Say what you like about Predators, but you can't fault the opening: the hero, Adrien Brody, wakes up to find himself plummeting thousands of feet through the air with a recalcitrant parachute on his back. Seconds later, he lands in a jungle, and several other people fall from the sky in a similar manner. They're all soldiers or professional killers, but none of them know what's happening. Are they hallucinating? Have they been kidnapped? At a time when so many blockbusters open with minutes' worth of voice-over and captions spelling out what's going on, it's bracing to be thrown into a film where some suspense is allowed to build instead.
The title gives it away, of course: Predators dusts off the Predator franchise, which began when Arnold Schwarzenegger went toe-to-toe with a dreadlocked alien in 1987. Anyone who's seen that film or one of its many spin-offs will have some idea of what's in store, but if the rest of Predators is too familiar to be as effective as that skydiving opening, it's still far wittier than most recent action and horror reboots.

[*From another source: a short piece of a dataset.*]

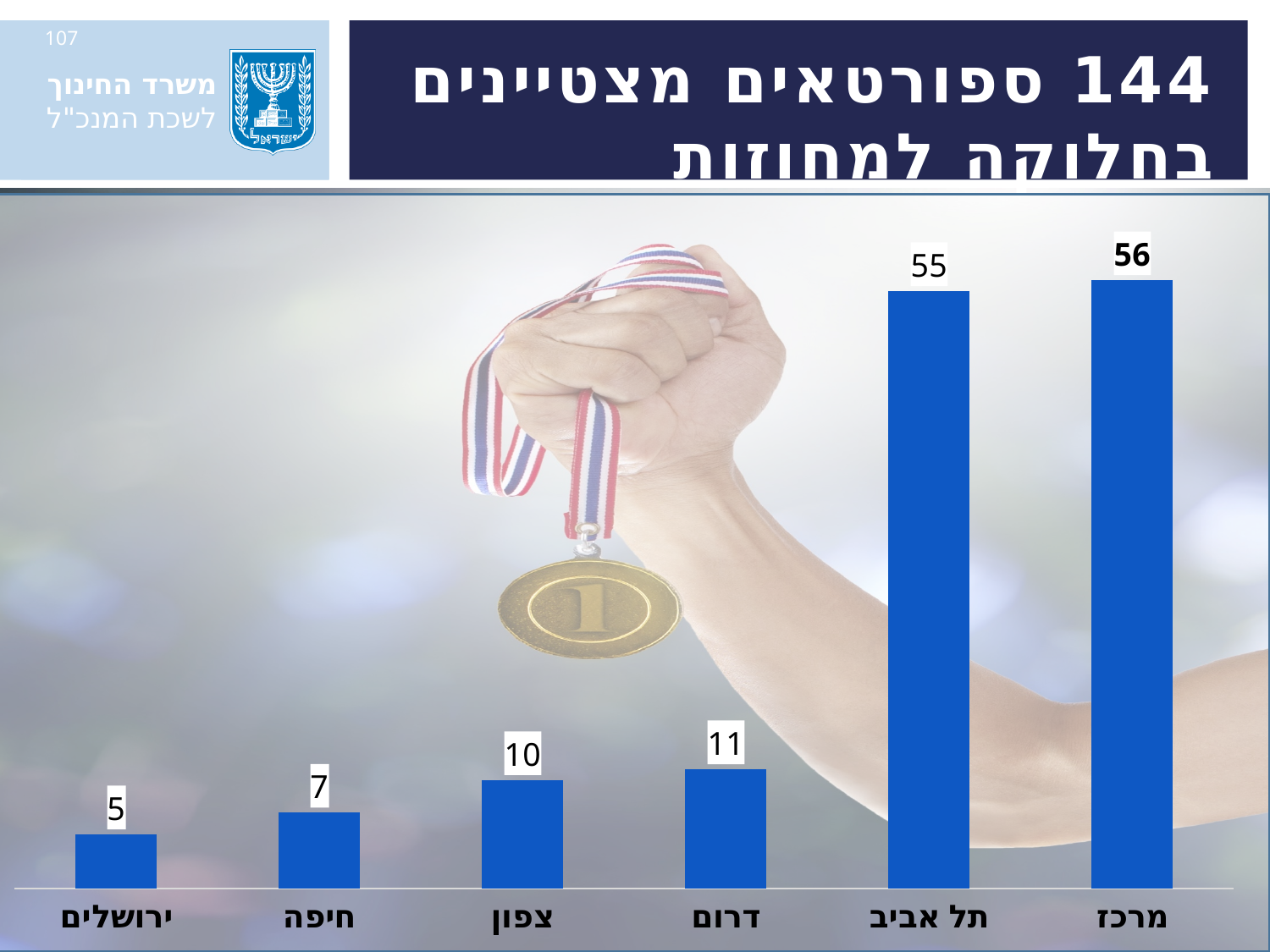
What is the difference between the values for מרכז and תל אביב? 1 What kind of chart is shown on the slide? bar chart What is the difference between the values for דרום and חיפה? 4 What is the total of the values for ירושלים, חיפה, צפון and דרום? 33 What is the value for ירושלים? 5 Which district has the lowest value? ירושלים Which is larger, the value for צפון or the value for חיפה? צפון What is the title of the slide? 144 ספורטאים מצטיינים בחלוקה למחוזות Which district has the highest value? מרכז What is the value for דרום? 11 How many districts are shown in the chart? 6 What is the value for תל אביב? 55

Produced by Robert Rodriguez, Predators has the romping vitality that Rodriguez's films tend to have, plus the tight focus they usually lack. In short, it feels like the start of a franchise, not the tail end of one.
Nicholas Barber sees whether Toy Story 3 lives up to the buzz
Also Showing: 11/07/2010
The Twilight Saga: Eclipse (121 mins, 12A)

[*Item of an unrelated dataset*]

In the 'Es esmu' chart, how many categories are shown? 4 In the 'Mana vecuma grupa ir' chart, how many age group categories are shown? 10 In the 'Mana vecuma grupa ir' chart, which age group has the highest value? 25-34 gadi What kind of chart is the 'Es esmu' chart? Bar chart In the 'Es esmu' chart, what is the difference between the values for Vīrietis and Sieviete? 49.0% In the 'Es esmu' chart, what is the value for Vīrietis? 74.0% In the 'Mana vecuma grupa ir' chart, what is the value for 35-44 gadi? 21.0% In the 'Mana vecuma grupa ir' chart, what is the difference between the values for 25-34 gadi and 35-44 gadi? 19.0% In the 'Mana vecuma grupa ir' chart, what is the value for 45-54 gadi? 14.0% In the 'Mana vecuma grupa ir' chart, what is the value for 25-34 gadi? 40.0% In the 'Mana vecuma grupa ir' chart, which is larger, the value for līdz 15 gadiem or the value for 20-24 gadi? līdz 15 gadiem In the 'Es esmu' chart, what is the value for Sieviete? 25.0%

At the start of Eclipse, the third film to be adapted from Stephenie Meyer's vampire teen-romance novels, Bella (Kristen Stewart) and her undead boyfriend (Robert Pattinson) are lolling in a meadow, discussing marriage. At the end of the film, they're doing exactly the same. In the intervening two hours ... well, Bella graduates from high school, hangs around with a shirtless werewolf (Taylor Lautner), and attends lectures about how terrible it is to be an immortal superhuman. But that's about it until we get to an admittedly rousing fight scene later on. It's bizarre to hear that Meyer's final Twilight book is to be spread across two films, considering that this enervated instalment has scant material for one.
Gangster's Paradise: Jerusalema (118 mins, 15)
If you haven't seen enough of South Africa in recent weeks, don't miss this clumsily titled but exhilarating crime saga. It follows its charming anti-hero from hawking fake perfume in mid-Nineties Soweto to establishing himself as a racketeering kingpin in contemporary Johannesburg, a trajectory influenced by Hollywood gangster films and Donald Trump's autobiography. The spectacular shoot-outs are underpinned by wry satire on "the new South Africa": car-jacking is simply "affirmative repossession". It has a cracking soundtrack, vibrant colours, and only one mention of football.
The Seventh Dimension (90 mins, 15)
A gang of conspirators in a high-rise flat hack into secret Vatican archives in order to decrypt the Bible Code. This low-budget British supernatural thriller is hysterical in more ways than one, but despite being unreasonably incompetent, it buzzes with so much loopy ambition that it should appeal to bad film lovers everywhere.